• **Provided data**
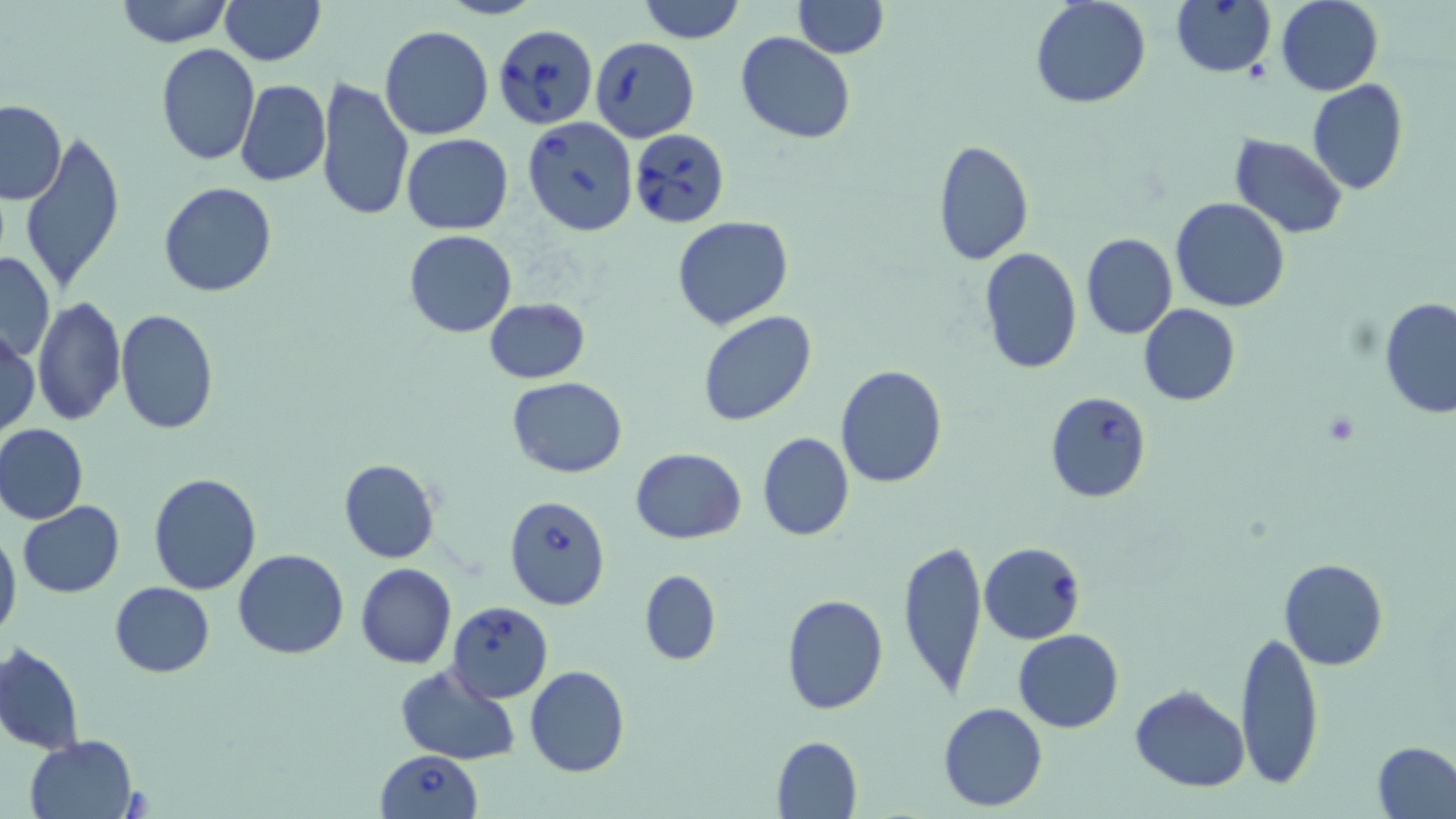
{
  "slide_level_diagnosis": "Babesia divergens",
  "uninfected_red_blood_cell_locations": "approximate bounding boxes as [x1, y1, x2, y2] in pixels: [113, 0, 234, 48], [220, 0, 324, 65], [638, 0, 745, 44], [792, 0, 887, 57], [1030, 0, 1151, 109], [1276, 1, 1383, 95], [379, 26, 495, 139], [736, 33, 855, 143], [154, 45, 260, 166], [315, 77, 414, 222], [235, 80, 330, 187], [1306, 80, 1407, 196], [0, 100, 67, 205], [17, 129, 127, 295], [401, 133, 513, 234], [1229, 134, 1347, 238], [930, 139, 1035, 265], [158, 182, 277, 297], [1171, 196, 1290, 313], [672, 216, 794, 332], [404, 230, 516, 339], [1080, 233, 1178, 339], [978, 247, 1081, 373], [0, 253, 54, 363], [32, 295, 125, 428], [1379, 298, 1456, 418], [482, 299, 590, 383], [1138, 303, 1240, 406], [115, 310, 219, 433], [698, 311, 816, 427], [1, 328, 40, 439], [834, 364, 948, 489], [507, 377, 627, 478], [1, 424, 87, 524], [757, 432, 853, 542], [630, 449, 747, 543], [337, 459, 441, 563], [148, 471, 261, 595], [18, 502, 124, 598], [0, 528, 22, 644], [897, 538, 988, 700], [232, 549, 348, 659], [1278, 557, 1388, 670], [355, 564, 456, 668], [639, 570, 721, 664], [110, 581, 215, 677], [780, 593, 888, 715], [1236, 628, 1324, 790], [1014, 630, 1124, 732], [1, 642, 85, 754], [395, 663, 520, 764], [525, 666, 630, 778], [1129, 684, 1250, 793], [938, 702, 1048, 811], [23, 735, 141, 819], [771, 735, 862, 817], [1374, 741, 1456, 817]",
  "babesia_divergens_infected_red_blood_cell_locations": "approximate bounding boxes as [x1, y1, x2, y2] in pixels: [1171, 0, 1276, 77], [492, 23, 600, 130], [590, 35, 700, 143], [522, 117, 638, 237], [630, 128, 728, 226], [1045, 391, 1152, 503], [504, 495, 610, 611], [979, 542, 1086, 644], [445, 602, 554, 703], [375, 750, 483, 819]",
  "preparation": "thin blood film",
  "magnification": "1000x",
  "image_size": "1456×819 pixels",
  "modality": "optical microscopy",
  "field_of_view": "single",
  "stain": "May-Grünwald-Giemsa"
}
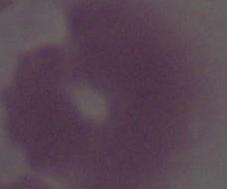
modality: photomicrograph
magnification: 1000x
identification: erythrocyte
Classify this cell by malaria status.
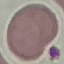
Uninfected.

image type = cell patch, automatically extracted from a larger field of view and resized to 64 × 64 pixels
stain = Giemsa
preparation = thin blood smear
capture = smartphone through the microscope eyepiece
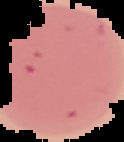
result = no Plasmodium parasites detected
image type = cell region segmented out of the field of view; surrounding area masked to black
preparation = thin blood film
image size = 124×142 pixels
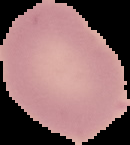

image_type: segmented cell region on a black background
preparation: thin blood smear
malaria_status: uninfected
image_size: 130×145 pixels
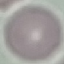
Summary:
  - Malaria status: uninfected
  - Stain: Giemsa
  - Capture: smartphone camera at the microscope eyepiece
  - Preparation: thin blood film
  - Image type: automatically extracted cell patch, resized to 64 × 64 pixels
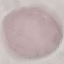

Summary:
  - Result: negative for malaria parasites
  - Image type: cell patch, automatically extracted from a larger field of view and resized to 64 × 64 pixels
  - Capture: smartphone camera at the microscope eyepiece
  - Stain: Giemsa
  - Preparation: thin smear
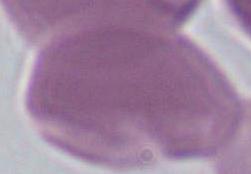
Summary:
  - Modality: photomicrograph
  - Identification: Plasmodium
  - Magnification: 400x or 1000x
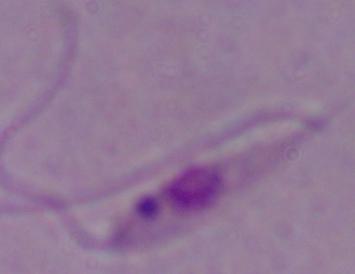
Summary:
  - Identification: Leishmania
  - Magnification: 1000x
  - Modality: micrograph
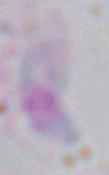 Micrograph. Toxoplasma gondii is shown. 1000x magnification.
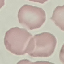
result: no malaria parasites seen
image_type: cell patch, automatically extracted from a larger field of view and resized to 64 × 64 pixels
stain: Giemsa
preparation: thin blood smear
capture: smartphone through the microscope eyepiece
Mark where platelets are.
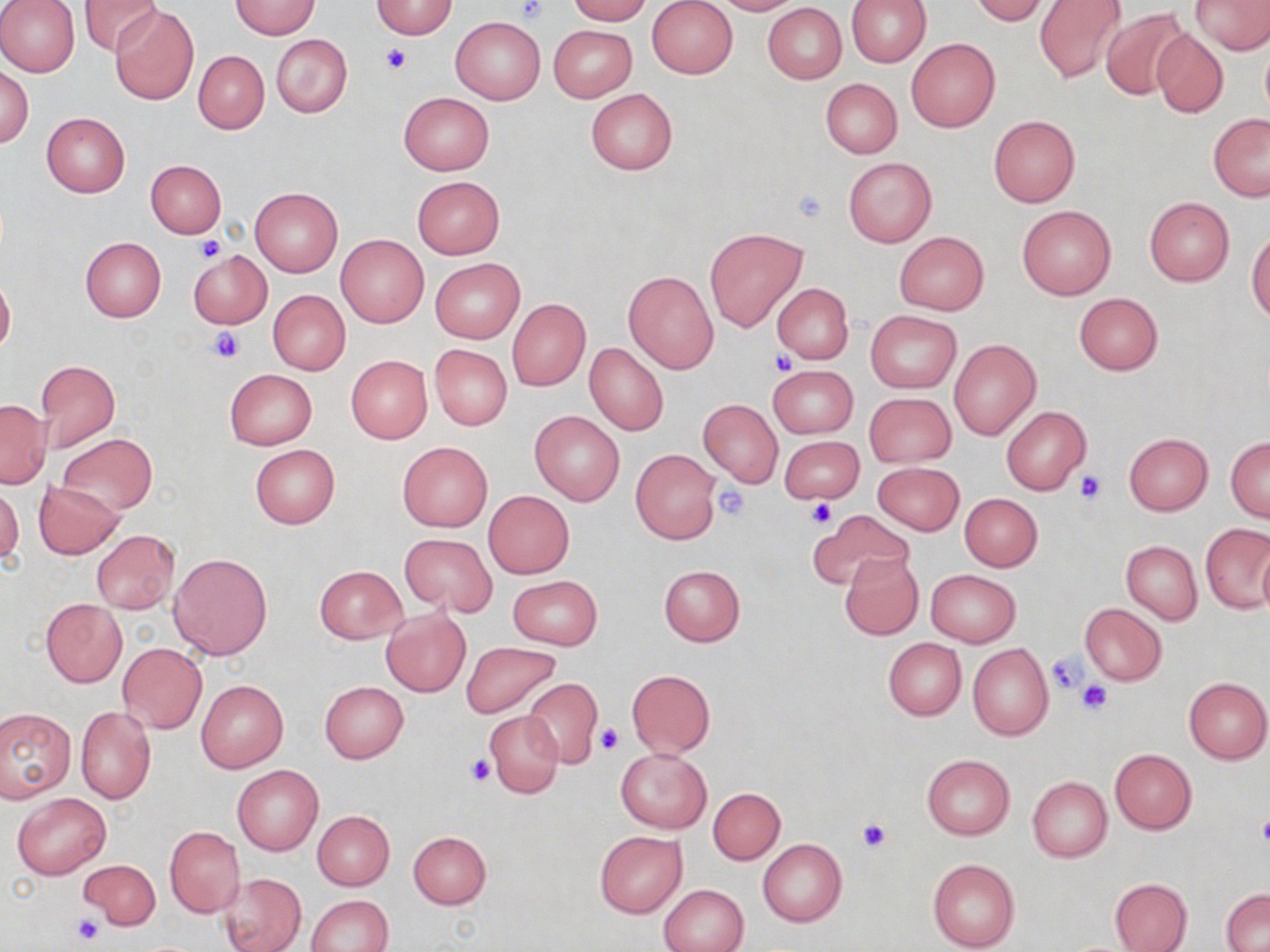

Approximate bounding boxes as (x1, y1, x2, y2) in pixels.
Platelets: (515, 0, 549, 23), (380, 43, 411, 75), (792, 187, 829, 223), (194, 235, 226, 264), (209, 328, 244, 363), (771, 349, 796, 376), (1076, 471, 1106, 504), (714, 485, 749, 521), (807, 499, 837, 528), (1045, 651, 1088, 695), (1075, 679, 1114, 717), (595, 725, 624, 756), (466, 756, 494, 787), (1257, 812, 1270, 849), (855, 819, 892, 854), (73, 915, 106, 946).

Uninfected red blood cell locations: (0, 0, 80, 78), (564, 0, 652, 24), (647, 0, 738, 79), (709, 0, 802, 15), (846, 0, 930, 67), (969, 0, 1049, 24), (1034, 0, 1127, 85), (1192, 0, 1270, 54), (79, 1, 163, 57), (230, 1, 319, 39), (371, 1, 458, 38), (762, 3, 846, 84), (110, 5, 201, 106), (1101, 7, 1190, 101), (450, 16, 545, 104), (548, 24, 637, 101), (1150, 26, 1228, 118), (272, 34, 352, 118), (907, 38, 1000, 132), (193, 50, 268, 134), (1, 65, 33, 149), (821, 78, 901, 158), (585, 88, 677, 174), (399, 91, 494, 175), (41, 112, 130, 198), (1208, 114, 1270, 200), (988, 115, 1080, 206), (843, 157, 937, 247), (146, 160, 226, 238), (412, 176, 504, 259), (250, 186, 343, 277), (1144, 197, 1235, 286), (1017, 206, 1116, 299), (704, 227, 808, 332), (1247, 230, 1270, 325), (894, 232, 988, 314), (336, 235, 429, 328), (80, 237, 166, 322), (187, 250, 272, 329), (431, 259, 523, 342), (623, 269, 719, 374), (0, 273, 15, 358), (773, 282, 853, 364), (267, 290, 351, 375), (1074, 292, 1162, 375), (507, 299, 589, 391), (865, 310, 961, 394), (947, 338, 1041, 440), (584, 341, 668, 436), (429, 344, 512, 430), (346, 355, 432, 444), (35, 359, 120, 455), (768, 365, 857, 438), (224, 368, 318, 450), (865, 392, 955, 467), (0, 399, 49, 487), (698, 400, 783, 487), (1002, 405, 1092, 495), (530, 410, 624, 506), (1123, 433, 1213, 515), (56, 434, 158, 515), (779, 435, 864, 505), (1226, 436, 1269, 522), (397, 441, 492, 531), (249, 443, 340, 529), (631, 449, 720, 544), (872, 461, 964, 535), (33, 481, 124, 558), (0, 482, 22, 569), (484, 491, 574, 579), (959, 493, 1043, 572), (810, 509, 913, 593), (1201, 524, 1269, 613), (91, 530, 179, 613), (399, 532, 497, 616), (1121, 541, 1202, 624), (1257, 547, 1270, 620), (168, 551, 274, 660), (839, 553, 924, 642), (659, 564, 745, 646), (313, 565, 407, 643), (925, 569, 1020, 648), (507, 574, 603, 651), (40, 599, 126, 687), (1080, 604, 1167, 685), (381, 608, 472, 697), (883, 638, 966, 720), (461, 641, 562, 719), (118, 643, 207, 733), (967, 644, 1053, 741), (627, 669, 715, 757), (1184, 676, 1270, 764), (521, 678, 603, 769), (196, 680, 288, 773), (319, 681, 408, 764), (0, 706, 75, 800), (75, 706, 156, 804), (486, 711, 565, 799), (615, 748, 711, 833), (1109, 749, 1197, 833), (921, 754, 1015, 839), (232, 764, 324, 855), (1026, 776, 1112, 863), (708, 787, 785, 864), (12, 793, 110, 880), (311, 810, 394, 890), (164, 826, 245, 916), (408, 830, 491, 909), (594, 832, 687, 919), (758, 839, 846, 926), (77, 859, 161, 929), (927, 859, 1019, 952), (218, 872, 306, 952), (1110, 878, 1192, 952), (659, 884, 748, 951), (1221, 888, 1270, 950), (307, 894, 392, 952). Slide-level diagnosis: no evidence of blood parasites. Image is 1270×952 pixels. Captured at 1000x magnification. May-Grünwald-Giemsa stain. One field of a larger specimen. Light microscopy. Thin blood film.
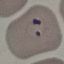
result = malaria parasites detected
preparation = thin blood film
capture = smartphone through the microscope eyepiece
image type = cell patch, automatically extracted from a larger field of view and resized to 64 × 64 pixels
stain = Giemsa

• **Task objective**
Copy exactly the lines of the listing above between the one holding "result: no malaria parasites seen" and the one holding "915, 106, 946).", inclusive; omit all pictures.

• **The completed task**
result: no malaria parasites seen
image_type: cell patch, automatically extracted from a larger field of view and resized to 64 × 64 pixels
stain: Giemsa
preparation: thin blood smear
capture: smartphone through the microscope eyepiece
Mark where platelets are.

Approximate bounding boxes as (x1, y1, x2, y2) in pixels.
Platelets: (515, 0, 549, 23), (380, 43, 411, 75), (792, 187, 829, 223), (194, 235, 226, 264), (209, 328, 244, 363), (771, 349, 796, 376), (1076, 471, 1106, 504), (714, 485, 749, 521), (807, 499, 837, 528), (1045, 651, 1088, 695), (1075, 679, 1114, 717), (595, 725, 624, 756), (466, 756, 494, 787), (1257, 812, 1270, 849), (855, 819, 892, 854), (73, 915, 106, 946).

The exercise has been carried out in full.